- [Atividade 1]
No texto sobre as marcas e as crianças no Natal, como são atualmente vistas as crianças pelos marketing practitioners e pela academia?
- [Atividade 2]
Prossiga o texto sobre as marcas e as crianças no Natal a partir da última frase apresentada.

- [Excerto fornecido]
Natal: as marcas e as crianças, cúmplices ou inimigas?

É na experiência, no contacto, nos momentos de verdade das marcas, que as crianças formam as suas perceções e estabelecem as suas preferências.

Esta é uma questão que não tem uma única resposta. Depende das marcas, depende das crianças, depende dos pais, depende das escolas, da publicidade e até dos pares! Todos os agentes socializadores têm um papel fundamental na formação destes pequenos consumidores.

As crianças atualmente são vistas como um poderoso e atrativo segmento de mercado, quer pelos marketing practitioners quer pela academia. Elas, de facto, têm um enorme impacto económico na sociedade e exercem uma forte influência ao nível do consumo dos pais. Todos podemos verificar a crescente importância do segmento infantil no âmbito da estratégia das marcas, como fonte de diferenciação.

Dados guardados:

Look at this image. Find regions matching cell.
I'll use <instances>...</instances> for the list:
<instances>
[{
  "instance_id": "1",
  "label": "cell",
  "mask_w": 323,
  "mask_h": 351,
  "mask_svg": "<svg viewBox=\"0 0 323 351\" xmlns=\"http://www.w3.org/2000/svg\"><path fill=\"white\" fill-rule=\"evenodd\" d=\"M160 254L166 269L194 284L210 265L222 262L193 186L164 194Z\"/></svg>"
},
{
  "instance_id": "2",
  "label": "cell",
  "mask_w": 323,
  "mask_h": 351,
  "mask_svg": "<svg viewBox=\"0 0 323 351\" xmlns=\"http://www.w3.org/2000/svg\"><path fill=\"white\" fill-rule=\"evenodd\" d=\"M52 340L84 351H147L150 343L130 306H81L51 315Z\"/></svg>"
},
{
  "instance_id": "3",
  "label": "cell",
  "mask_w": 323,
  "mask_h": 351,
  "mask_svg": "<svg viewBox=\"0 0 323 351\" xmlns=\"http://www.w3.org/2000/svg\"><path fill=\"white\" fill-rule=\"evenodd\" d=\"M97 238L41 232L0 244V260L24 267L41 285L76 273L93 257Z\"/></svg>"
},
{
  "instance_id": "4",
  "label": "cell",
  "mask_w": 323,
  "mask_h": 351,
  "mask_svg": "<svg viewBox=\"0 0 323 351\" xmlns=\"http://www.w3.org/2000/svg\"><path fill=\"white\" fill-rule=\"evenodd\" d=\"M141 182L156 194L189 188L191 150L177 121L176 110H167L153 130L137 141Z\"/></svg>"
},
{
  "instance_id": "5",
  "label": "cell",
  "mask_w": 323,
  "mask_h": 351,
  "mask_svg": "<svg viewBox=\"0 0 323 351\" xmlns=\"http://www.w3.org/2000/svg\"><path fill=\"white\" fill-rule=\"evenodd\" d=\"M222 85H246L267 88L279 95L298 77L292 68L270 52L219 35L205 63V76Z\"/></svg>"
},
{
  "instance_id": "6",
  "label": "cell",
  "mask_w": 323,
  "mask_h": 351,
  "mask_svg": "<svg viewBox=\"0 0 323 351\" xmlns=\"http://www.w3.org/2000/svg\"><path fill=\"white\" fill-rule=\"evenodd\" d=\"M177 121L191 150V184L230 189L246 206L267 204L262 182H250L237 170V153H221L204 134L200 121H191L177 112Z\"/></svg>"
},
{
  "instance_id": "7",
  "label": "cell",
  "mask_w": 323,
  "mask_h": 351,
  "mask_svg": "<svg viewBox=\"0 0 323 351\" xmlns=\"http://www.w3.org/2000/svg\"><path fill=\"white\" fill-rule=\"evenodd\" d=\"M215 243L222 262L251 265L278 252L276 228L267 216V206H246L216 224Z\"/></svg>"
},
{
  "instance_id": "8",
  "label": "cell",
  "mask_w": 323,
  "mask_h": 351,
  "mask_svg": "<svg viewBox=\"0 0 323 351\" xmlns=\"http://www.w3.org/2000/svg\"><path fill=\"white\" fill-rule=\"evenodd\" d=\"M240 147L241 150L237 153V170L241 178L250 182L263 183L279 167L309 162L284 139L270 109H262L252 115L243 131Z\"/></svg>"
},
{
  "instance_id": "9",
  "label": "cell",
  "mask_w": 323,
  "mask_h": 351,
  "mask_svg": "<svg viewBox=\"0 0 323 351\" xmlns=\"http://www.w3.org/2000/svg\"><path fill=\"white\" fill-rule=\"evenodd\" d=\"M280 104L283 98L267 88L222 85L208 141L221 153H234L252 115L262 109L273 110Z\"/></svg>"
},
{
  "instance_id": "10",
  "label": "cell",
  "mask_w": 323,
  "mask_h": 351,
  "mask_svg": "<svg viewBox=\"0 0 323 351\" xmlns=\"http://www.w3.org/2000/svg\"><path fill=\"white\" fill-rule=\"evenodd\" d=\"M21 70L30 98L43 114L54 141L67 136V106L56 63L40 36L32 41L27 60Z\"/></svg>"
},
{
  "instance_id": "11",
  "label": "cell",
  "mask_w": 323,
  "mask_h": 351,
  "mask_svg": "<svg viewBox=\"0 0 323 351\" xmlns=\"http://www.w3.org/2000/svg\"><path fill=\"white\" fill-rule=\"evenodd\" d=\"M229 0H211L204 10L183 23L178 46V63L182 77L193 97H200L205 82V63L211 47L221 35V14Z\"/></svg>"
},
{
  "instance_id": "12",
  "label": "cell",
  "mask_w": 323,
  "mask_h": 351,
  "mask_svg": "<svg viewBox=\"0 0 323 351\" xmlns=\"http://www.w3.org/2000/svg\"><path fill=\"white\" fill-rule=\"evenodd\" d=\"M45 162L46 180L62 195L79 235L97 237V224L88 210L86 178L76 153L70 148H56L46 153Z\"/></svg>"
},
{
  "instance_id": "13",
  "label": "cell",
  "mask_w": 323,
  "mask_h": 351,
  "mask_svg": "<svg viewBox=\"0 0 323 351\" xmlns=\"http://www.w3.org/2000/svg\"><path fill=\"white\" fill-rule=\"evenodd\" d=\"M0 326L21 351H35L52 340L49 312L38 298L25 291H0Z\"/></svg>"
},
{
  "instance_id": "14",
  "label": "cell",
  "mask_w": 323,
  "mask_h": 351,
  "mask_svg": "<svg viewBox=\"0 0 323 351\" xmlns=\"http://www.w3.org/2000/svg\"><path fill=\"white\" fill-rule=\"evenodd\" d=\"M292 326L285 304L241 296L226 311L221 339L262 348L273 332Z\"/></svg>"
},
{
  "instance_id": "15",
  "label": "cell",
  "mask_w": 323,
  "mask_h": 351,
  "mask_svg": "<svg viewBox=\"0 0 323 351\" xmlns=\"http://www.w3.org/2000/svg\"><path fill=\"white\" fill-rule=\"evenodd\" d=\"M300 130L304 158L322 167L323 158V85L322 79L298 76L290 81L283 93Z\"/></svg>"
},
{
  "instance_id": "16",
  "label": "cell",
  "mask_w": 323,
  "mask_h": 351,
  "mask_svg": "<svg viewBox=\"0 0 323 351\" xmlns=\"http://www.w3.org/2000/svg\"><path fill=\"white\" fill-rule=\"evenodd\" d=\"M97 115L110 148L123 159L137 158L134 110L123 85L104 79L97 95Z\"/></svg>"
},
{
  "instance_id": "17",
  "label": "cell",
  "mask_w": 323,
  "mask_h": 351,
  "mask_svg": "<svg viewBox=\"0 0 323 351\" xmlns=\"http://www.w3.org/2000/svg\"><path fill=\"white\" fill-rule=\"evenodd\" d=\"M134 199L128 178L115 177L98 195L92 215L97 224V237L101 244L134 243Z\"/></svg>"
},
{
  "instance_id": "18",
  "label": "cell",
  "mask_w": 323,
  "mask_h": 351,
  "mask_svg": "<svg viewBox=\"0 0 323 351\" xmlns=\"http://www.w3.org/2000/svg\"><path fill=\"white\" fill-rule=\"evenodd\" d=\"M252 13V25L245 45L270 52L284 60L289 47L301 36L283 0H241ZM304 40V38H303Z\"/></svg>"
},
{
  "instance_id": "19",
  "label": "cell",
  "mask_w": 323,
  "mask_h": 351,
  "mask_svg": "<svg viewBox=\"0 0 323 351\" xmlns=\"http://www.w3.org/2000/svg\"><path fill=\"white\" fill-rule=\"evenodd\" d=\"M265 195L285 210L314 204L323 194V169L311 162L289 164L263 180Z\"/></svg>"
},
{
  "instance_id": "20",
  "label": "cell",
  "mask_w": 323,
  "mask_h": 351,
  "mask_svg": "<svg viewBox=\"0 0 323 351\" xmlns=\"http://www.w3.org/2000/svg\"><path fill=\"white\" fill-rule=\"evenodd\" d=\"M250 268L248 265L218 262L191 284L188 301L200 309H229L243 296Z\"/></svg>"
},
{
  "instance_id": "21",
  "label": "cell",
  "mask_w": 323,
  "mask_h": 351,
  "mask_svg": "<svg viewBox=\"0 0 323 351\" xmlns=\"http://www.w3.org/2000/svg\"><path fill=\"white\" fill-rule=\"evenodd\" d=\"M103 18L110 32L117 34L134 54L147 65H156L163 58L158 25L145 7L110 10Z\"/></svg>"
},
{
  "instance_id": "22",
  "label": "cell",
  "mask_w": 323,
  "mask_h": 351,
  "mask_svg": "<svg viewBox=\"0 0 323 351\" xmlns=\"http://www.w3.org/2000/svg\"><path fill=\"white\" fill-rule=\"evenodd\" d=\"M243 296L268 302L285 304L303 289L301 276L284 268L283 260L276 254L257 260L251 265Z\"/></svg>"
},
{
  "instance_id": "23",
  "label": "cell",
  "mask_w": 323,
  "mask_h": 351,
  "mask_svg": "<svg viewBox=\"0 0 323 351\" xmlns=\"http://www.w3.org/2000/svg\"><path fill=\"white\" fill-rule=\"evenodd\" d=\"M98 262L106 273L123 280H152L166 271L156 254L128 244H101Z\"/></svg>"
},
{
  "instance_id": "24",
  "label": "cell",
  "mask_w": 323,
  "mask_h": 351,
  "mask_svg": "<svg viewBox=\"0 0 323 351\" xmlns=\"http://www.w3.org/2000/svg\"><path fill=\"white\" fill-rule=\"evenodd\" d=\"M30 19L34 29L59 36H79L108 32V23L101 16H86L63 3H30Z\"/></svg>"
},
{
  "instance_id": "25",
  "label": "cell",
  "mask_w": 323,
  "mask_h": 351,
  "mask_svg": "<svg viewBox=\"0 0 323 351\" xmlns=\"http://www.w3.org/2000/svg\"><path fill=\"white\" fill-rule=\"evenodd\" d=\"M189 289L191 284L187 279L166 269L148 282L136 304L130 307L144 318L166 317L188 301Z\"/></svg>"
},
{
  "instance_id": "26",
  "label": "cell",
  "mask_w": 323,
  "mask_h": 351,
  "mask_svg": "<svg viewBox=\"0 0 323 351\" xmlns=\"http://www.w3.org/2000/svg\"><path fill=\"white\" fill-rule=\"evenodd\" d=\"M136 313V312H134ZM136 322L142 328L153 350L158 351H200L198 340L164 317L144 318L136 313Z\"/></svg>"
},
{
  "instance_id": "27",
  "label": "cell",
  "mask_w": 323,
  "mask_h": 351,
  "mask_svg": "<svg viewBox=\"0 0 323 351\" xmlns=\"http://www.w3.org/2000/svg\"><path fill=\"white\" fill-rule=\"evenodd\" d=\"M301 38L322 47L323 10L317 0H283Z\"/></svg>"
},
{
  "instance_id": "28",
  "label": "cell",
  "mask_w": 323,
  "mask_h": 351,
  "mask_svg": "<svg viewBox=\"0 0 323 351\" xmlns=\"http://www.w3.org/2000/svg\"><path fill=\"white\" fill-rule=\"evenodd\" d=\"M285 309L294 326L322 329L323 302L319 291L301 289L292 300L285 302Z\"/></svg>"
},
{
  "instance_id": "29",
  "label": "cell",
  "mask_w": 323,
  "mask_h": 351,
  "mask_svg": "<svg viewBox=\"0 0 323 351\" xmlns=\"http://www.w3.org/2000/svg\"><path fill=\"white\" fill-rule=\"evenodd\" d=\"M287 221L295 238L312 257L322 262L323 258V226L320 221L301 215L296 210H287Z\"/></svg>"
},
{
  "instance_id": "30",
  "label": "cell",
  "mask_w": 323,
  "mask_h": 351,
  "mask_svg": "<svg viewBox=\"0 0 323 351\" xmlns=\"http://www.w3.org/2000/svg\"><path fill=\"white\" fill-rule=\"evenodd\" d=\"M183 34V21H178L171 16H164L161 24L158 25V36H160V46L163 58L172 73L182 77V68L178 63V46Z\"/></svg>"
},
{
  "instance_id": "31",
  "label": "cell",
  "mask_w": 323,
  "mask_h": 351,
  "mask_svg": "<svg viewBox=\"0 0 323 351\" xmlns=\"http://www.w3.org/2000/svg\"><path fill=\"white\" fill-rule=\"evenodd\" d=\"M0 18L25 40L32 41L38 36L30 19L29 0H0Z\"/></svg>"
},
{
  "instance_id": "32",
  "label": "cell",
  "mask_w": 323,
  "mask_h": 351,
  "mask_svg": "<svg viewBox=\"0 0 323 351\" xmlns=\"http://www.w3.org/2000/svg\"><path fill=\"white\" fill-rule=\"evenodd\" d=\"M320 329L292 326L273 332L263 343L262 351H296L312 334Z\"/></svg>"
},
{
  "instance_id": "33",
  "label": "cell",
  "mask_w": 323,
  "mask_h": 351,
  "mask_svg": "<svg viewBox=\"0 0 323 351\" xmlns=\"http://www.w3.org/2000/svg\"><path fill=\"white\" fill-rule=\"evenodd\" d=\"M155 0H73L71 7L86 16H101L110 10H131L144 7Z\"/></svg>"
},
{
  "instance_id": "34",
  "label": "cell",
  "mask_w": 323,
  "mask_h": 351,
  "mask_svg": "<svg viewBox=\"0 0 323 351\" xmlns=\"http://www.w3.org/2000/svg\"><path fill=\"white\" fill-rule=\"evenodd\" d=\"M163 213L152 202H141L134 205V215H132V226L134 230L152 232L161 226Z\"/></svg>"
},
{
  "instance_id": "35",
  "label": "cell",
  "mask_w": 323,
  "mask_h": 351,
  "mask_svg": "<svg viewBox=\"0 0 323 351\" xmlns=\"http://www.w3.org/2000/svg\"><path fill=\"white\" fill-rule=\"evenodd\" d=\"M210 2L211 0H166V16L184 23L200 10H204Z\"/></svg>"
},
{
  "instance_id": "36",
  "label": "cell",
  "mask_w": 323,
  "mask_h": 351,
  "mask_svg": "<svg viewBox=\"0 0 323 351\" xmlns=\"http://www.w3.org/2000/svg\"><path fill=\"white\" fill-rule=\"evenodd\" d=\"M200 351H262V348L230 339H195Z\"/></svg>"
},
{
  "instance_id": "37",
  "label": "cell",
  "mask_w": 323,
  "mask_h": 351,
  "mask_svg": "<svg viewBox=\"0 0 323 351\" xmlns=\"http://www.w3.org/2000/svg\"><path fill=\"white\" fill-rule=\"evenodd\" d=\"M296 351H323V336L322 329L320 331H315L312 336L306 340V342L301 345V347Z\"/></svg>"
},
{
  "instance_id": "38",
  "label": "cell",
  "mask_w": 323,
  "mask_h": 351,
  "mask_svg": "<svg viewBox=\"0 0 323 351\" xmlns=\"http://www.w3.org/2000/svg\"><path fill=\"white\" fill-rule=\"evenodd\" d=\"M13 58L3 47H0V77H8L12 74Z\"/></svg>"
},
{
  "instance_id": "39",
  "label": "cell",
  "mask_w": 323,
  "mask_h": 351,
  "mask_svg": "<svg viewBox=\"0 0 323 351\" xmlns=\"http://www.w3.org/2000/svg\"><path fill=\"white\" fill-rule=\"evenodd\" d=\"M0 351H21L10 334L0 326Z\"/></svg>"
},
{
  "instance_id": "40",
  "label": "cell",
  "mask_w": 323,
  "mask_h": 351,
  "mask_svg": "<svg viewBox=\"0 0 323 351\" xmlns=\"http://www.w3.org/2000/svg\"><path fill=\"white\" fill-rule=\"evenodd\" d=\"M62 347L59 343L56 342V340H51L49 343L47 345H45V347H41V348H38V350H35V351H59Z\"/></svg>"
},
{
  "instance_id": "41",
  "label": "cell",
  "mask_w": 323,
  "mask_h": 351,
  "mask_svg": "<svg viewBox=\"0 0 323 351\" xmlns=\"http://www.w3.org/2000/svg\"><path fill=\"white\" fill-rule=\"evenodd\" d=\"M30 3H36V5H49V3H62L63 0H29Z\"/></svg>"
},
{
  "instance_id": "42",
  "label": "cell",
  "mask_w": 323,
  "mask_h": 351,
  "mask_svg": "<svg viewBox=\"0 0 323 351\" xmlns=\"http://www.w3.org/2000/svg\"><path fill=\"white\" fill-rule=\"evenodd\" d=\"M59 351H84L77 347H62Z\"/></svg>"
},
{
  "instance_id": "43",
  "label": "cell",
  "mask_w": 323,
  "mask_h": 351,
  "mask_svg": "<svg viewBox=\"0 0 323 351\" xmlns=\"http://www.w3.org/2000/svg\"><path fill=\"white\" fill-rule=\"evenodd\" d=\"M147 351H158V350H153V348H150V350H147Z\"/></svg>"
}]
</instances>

- [Resposta escrita 1]
Como um poderoso e atrativo segmento de mercado.

- [Resposta escrita 2]
Nesta perspectiva, as marcas e os produtos são fundamentais como fonte de informação e aumentam a sua influência, à medida que as crianças se tornam mais velhas. Mas é na experiência, no contacto, nos momentos de verdade das marcas, que as crianças formam as suas perceções e estabelecem as suas preferências.

Enganem-se os leitores que consideram que as marcas para as crianças servem apenas para dar resposta a pedidos e caprichos. Num estudo recente, e com base nas apreciações das crianças (com idades entre os 6 e os 10 anos de idade), as marcas desempenham funções de identificação, garantia e autenticidade.

As crianças veem as marcas como algo necessário, inerente ao mercado e fundamentais para identificar a oferta: “tudo tem que ter marca”, “não existem coisas sem marcas” (dizem elas!). Todavia, para algumas crianças as marcas são caras. Esta associação ilustra a dimensão do conhecimento simbólico das marcas, refletindo de alguma forma as marcas como algo aspiracional. Expressa ainda a relação metafórica que as crianças estabelecem com as marcas, denominada de admirador secreto: as crianças admiram as marcas, que afirmam ser boas e caras (“quando for grande quero ter um Jeep como o meu pai, mas como é uma marca muito cara, tem que ser quando eu for bem mais velho”).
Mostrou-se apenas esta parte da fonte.